A contemporary atlas of the mouse diaphragm: myogenicity, vascularity, and the Pax3 connection

Abstract

The thoracic diaphragm is a unique skeletal muscle composed of costal, crural, and central tendon domains. Although commonly described in medical textbooks, newer insights into the diaphragm cell composition are scarce. Here, using reporter mice, combined with gene expression analyses of whole tissues and primary cultures, we compared the diaphragm domains and their myogenic progenitors (i.e., Pax3/7 satellite cells). The outcomes of these analyses underscore the similarities between the myogenic aspects of the costal and crural domains. Expression levels of all myogenic genes examined (except Pax3) were strongly affected in mdx (dystrophin-null) mice and accompanied by an increase in fibrosis- and adiposity-related gene expression. Cell culture studies further indicated the presence of a non-myogenic Pax3-expressing population, potentially related to vascular mural cells. We additionally investigated the diaphragm vasculature. XLacZ4 and Sca1-GFP transgenes allowed a fine definition of the arterial and microvasculature network based on reporter expression in mural cells and capillary endothelium, respectively. We also provide insights into the organization of the diaphragm venous system, especially apparent in the central tendon and exhibiting arcades lined with fat-containing cells. The novel information in this "contemporary atlas" can be further explored in the context of diaphragm pathology and genetic disorders.

Figure 1.

Abdominal view of isolated mouse diaphragm (A) along with a schematic view of the diaphragm muscle and tendon domains (B). Here and in all subsequent figures: (i) blue, red, and orange dotted circles indicate the apertures for the inferior vena cava (v), aorta (a), and esophagus (e), respectively; (ii) left or right location of the inferior vena cava in diaphragm images reflects abdominal or thoracic view of the diaphragm, respectively. An array of channel-like structures can be seen within the central tendon, which is part of the venous drainage system of the diaphragm and is discussed later.

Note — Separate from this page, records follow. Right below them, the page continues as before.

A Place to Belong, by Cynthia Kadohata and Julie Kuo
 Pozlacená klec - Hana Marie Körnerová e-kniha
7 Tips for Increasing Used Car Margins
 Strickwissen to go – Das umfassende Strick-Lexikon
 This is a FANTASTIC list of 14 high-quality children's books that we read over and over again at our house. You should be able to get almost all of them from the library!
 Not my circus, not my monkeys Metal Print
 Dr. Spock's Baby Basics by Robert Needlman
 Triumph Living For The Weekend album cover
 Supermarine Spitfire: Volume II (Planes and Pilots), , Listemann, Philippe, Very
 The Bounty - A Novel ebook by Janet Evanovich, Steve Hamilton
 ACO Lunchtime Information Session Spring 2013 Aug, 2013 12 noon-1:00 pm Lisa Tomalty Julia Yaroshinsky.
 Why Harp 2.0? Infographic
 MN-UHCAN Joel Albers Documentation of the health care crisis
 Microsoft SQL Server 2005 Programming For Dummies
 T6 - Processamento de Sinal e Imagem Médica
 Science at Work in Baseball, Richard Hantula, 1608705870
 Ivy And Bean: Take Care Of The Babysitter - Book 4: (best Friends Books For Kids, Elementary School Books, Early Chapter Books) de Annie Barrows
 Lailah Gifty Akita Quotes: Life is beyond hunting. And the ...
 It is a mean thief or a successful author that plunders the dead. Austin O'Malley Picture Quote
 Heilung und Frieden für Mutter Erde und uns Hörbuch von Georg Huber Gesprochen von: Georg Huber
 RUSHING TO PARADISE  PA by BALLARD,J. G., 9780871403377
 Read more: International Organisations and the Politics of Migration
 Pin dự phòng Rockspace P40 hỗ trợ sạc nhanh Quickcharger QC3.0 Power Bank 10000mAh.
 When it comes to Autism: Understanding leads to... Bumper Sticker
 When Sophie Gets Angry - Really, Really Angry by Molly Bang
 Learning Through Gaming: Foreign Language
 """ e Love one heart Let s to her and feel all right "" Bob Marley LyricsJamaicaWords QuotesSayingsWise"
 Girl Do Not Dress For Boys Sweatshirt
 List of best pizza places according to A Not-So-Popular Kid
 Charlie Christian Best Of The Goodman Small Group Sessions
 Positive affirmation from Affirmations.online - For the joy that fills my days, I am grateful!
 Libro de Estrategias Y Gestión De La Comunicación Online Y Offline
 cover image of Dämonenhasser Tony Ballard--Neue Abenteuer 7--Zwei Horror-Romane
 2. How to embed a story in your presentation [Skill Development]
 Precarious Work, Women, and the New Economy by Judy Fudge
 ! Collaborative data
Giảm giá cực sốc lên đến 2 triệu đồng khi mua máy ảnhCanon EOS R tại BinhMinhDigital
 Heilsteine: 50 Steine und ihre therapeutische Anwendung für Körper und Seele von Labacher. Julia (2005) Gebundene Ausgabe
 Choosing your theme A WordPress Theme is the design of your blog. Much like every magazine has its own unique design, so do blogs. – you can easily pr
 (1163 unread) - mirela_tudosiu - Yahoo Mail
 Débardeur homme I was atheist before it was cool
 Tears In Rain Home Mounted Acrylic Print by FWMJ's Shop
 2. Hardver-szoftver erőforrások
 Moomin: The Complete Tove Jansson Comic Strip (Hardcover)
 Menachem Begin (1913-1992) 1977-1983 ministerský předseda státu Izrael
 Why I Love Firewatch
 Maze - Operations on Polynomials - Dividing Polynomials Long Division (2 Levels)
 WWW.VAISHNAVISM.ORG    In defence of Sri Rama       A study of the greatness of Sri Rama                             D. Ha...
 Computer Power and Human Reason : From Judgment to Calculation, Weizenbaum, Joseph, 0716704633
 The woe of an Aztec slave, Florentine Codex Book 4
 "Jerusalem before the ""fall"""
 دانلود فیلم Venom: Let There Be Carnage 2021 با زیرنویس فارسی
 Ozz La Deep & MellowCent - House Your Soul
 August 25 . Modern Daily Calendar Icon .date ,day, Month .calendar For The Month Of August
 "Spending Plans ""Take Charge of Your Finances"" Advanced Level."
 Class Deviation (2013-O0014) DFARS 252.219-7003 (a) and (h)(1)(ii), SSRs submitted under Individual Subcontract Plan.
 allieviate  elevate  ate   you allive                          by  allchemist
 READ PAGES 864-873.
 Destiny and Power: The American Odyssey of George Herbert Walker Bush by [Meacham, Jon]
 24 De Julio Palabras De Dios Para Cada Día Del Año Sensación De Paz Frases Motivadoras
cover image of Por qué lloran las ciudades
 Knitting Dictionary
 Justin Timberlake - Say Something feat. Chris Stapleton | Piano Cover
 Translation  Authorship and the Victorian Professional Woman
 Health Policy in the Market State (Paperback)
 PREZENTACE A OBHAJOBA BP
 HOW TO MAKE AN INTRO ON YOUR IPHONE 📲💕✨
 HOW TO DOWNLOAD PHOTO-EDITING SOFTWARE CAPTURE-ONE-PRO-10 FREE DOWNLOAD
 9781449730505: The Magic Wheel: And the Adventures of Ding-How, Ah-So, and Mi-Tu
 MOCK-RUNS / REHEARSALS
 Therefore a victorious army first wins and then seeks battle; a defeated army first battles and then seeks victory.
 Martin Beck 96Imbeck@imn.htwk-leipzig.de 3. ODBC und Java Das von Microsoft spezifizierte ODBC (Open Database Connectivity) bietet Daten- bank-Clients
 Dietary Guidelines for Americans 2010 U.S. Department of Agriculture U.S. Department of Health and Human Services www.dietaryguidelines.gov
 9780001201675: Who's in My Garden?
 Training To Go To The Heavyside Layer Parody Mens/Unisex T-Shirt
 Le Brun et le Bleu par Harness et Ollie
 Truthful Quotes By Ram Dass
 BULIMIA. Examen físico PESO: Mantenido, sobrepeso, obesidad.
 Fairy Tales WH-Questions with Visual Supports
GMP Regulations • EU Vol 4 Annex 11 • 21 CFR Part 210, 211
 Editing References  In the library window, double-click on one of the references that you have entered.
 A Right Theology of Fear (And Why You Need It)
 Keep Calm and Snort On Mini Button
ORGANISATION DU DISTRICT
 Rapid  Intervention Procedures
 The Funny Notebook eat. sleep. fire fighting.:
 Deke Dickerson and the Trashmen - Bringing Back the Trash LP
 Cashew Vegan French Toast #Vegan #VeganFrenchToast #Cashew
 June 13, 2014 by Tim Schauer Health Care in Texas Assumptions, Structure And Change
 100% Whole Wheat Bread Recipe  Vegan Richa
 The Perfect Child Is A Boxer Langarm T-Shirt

Scale bar, 5 mm (A).

Figure 2.

Skeletal muscle–related reporters identify features of the diaphragm domains, viewed by direct fluorescence (A–B) or following X-gal staining (C–E). (A, A′) MyoD^iCre-driven GFP expression identifies myofibers (and their satellite cells), while the interstitial non-myogenic cells are distinguished based on red fluorescence. (A′) White arrowheads indicate the phrenic nerves. (A′′) Higher magnification is needed to observe the faint red fluorescence of the central tendon. (B) The cellular nature of the central tendon is confirmed by DAPI counterstaining. (C) a7integrin-driven LacZ expression identifies the myofibers (and satellite cells), as well as the phrenic arteries (red arrowheads). The venous drainage system is seen in the central tendon (discussed later). (C′) Higher-magnification view showing interdigitations of myofibers at the myotendinous junction (MTJ). (D, E) MLC3F-nLacZ and Myf5^nLacZ reporters, expressed by myofiber nuclei and satellite cells, respectively. Additional details about Myf5^nLacZ reporter expression in satellite cells are presented in Supplemental Fig. S1. (D, E) Round cells seen at the periphery of the central tendon are perivascular fat cells that line the venous arcade, a portion of which is shown in panel E. Scale bars, 5 mm (A, A′, C), 100 µm (C′, D, E).

Figure 3.

Identification of the major arterial networks and their schematic representation (A–C) as well as the description of the capillary system with associated pericytes (D–F) in diaphragms from XLacZ4 or XLacZ4/Sca1-GFP reporter mice. The XLacZ4 transgene expresses β-gal reporter in nuclei of mural cells (vascular smooth muscle cells and pericytes) and the Sca1-GFP transgene identifies the capillary endothelium. All images were obtained following X-gal staining. (D, D′ and E, E′) Paired fluorescent and phase images of costal and crural muscle domains, depicting the dense capillary network (GFP+, panels D, E) and arterial trees (X-gal+, D, D′ and E, E′), as well as the presence of numerous solitary XLacZ4⁺ pericytes (X-gal+, panels D′, E′) that are more obvious in the higher-magnification views (D′′, E′′). (F) A higher-magnification fluorescent image showing capillaries (GFP+) with associated solitary pericytes (black dots) in costal muscle. White arrowheads point to pericytes in close proximity with capillary endothelium, while orange arrowheads identify anastomoses between capillaries running parallel to the myofibers. Notably, perivascular fat can be seen associated with the venous arcade in panel D′ and with the artery in panel E′′ (further discussed in Fig. 4). Scale bars, 1 mm (A, B, D, D′, E, E′), 100 µm (D′′, E′′), 50 µm (F).

Figure 4.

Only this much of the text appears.